The request: Reproduce the lines verbatim, beginning with the line containing "Please indicate which of" and continuing through the end of the entries.

Items in a dataset:
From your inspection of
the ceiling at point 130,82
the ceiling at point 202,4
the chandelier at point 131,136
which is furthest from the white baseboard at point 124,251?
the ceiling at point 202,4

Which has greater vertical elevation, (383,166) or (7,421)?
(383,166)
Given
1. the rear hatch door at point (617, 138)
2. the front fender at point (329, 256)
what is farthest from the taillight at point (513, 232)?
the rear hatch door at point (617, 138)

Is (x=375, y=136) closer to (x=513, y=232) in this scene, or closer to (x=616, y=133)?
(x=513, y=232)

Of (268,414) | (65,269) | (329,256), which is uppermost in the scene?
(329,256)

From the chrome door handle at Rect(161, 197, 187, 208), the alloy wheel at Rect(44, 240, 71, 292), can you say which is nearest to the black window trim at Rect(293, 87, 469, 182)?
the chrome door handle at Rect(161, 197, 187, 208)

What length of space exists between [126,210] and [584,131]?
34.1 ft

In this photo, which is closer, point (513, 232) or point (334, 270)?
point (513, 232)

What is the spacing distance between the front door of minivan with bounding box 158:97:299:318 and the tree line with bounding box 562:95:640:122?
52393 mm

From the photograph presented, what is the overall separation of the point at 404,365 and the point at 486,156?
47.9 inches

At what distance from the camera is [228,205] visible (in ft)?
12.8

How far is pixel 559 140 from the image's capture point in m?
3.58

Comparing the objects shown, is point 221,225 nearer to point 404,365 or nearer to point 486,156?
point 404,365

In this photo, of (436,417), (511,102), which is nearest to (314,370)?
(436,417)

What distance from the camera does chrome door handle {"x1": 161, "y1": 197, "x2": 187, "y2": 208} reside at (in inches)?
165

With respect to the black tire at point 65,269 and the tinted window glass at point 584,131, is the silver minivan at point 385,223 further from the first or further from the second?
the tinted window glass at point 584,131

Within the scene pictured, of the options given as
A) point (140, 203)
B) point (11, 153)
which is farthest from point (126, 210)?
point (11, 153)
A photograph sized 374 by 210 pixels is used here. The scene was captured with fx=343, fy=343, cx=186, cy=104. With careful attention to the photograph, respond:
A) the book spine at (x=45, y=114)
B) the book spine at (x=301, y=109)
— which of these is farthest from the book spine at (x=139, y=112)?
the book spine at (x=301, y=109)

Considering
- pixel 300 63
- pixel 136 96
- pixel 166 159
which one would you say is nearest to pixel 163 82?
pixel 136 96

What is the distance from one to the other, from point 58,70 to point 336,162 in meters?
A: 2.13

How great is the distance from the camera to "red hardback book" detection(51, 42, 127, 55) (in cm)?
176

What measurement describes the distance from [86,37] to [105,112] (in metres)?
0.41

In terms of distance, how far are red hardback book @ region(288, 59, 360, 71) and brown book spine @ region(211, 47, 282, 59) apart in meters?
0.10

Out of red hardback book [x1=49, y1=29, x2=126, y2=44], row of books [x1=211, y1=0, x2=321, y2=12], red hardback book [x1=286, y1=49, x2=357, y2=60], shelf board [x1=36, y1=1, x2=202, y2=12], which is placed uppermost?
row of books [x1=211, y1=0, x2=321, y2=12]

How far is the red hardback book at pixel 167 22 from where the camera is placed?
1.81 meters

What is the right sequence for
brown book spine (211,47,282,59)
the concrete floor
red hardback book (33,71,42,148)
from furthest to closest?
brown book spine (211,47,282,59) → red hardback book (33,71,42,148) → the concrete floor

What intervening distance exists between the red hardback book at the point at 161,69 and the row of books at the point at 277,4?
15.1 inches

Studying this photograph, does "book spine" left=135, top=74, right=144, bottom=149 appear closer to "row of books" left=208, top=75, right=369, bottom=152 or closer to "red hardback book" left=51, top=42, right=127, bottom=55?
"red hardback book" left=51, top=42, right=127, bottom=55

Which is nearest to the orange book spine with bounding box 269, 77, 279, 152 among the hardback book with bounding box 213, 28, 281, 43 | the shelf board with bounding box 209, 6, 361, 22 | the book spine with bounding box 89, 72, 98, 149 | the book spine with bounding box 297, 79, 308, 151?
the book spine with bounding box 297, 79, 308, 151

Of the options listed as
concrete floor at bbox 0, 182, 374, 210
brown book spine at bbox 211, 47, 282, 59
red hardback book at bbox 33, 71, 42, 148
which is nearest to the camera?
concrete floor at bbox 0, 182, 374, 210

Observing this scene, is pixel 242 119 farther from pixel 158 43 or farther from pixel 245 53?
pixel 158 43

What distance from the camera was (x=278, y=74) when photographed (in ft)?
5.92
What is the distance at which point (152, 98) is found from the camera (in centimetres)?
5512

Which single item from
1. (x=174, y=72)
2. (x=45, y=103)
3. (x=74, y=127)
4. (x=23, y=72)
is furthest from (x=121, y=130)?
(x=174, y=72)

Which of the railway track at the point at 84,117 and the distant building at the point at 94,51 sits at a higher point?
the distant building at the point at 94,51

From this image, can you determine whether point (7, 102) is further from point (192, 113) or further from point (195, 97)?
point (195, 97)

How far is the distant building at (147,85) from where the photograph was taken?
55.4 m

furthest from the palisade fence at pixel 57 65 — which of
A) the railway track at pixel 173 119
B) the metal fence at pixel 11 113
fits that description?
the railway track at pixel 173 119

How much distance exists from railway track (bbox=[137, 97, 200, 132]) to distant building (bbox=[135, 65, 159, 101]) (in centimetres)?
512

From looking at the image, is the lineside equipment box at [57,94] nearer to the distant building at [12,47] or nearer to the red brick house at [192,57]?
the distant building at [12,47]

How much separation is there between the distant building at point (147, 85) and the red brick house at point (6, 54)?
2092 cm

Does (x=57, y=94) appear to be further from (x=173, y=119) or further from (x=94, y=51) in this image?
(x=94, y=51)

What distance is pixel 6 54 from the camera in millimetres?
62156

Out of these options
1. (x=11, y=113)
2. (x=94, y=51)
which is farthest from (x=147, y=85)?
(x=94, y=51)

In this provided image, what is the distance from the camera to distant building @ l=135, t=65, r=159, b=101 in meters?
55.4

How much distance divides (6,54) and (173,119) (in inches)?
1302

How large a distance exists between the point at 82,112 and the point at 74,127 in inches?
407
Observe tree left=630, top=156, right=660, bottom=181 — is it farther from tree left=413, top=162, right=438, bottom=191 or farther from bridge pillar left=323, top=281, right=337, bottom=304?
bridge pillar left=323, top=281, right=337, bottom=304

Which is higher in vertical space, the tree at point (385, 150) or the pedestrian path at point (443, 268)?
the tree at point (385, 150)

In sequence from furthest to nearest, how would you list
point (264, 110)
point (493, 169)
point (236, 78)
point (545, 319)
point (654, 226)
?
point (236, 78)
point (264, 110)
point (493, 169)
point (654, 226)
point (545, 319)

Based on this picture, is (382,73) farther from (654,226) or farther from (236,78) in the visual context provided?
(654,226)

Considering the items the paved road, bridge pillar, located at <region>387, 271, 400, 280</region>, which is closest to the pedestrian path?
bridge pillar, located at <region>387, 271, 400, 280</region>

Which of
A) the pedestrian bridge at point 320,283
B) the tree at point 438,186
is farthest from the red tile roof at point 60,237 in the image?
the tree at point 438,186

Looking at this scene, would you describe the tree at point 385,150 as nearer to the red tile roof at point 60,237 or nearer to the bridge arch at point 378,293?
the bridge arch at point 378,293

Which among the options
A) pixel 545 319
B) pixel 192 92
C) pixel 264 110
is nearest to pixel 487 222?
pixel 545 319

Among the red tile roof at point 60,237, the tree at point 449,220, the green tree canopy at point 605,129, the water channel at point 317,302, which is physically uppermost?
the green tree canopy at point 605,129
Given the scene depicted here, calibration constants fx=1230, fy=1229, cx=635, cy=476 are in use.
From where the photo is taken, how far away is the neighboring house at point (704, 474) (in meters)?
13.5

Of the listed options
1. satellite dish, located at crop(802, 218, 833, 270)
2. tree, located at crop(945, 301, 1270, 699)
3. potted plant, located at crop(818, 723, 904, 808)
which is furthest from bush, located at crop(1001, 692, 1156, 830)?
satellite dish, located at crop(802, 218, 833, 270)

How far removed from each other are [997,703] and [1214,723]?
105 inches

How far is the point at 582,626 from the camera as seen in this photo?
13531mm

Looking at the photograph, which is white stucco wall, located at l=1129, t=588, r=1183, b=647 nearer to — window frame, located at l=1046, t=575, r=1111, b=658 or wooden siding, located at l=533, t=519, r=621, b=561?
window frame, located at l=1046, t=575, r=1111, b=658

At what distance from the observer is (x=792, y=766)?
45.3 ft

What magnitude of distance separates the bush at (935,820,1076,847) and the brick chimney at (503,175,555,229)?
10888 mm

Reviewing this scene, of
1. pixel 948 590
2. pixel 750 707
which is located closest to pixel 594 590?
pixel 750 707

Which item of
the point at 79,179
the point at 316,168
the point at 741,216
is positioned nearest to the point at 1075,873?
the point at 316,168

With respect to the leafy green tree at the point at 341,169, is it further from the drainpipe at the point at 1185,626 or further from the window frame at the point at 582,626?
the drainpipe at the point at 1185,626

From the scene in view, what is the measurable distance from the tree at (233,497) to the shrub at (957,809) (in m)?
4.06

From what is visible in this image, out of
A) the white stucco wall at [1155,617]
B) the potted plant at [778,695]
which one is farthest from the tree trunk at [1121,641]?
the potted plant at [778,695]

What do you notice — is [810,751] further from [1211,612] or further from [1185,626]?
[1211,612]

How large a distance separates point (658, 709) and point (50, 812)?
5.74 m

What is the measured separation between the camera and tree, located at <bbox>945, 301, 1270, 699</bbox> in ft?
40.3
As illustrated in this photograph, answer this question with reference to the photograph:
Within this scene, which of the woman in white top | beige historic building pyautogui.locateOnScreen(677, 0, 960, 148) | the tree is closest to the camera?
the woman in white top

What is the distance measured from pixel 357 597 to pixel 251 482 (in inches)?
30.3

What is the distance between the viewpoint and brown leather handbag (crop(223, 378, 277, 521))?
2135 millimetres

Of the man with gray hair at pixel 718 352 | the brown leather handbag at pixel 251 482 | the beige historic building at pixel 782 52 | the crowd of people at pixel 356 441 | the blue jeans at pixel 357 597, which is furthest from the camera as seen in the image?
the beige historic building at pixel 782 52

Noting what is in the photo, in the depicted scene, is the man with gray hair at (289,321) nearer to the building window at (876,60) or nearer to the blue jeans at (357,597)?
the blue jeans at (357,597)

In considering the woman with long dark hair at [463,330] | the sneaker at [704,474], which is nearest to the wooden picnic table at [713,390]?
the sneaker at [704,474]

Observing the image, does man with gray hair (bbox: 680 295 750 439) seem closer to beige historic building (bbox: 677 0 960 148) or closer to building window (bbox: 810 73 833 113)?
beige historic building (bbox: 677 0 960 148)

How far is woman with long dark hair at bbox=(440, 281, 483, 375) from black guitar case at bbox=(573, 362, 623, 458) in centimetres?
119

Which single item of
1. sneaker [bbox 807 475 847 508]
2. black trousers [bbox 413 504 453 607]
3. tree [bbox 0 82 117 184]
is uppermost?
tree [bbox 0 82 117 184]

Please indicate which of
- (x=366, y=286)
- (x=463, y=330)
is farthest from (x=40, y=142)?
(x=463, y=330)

Problem solution:
Please indicate which of
- (x=366, y=286)
- (x=463, y=330)
is farthest from (x=40, y=142)?
(x=463, y=330)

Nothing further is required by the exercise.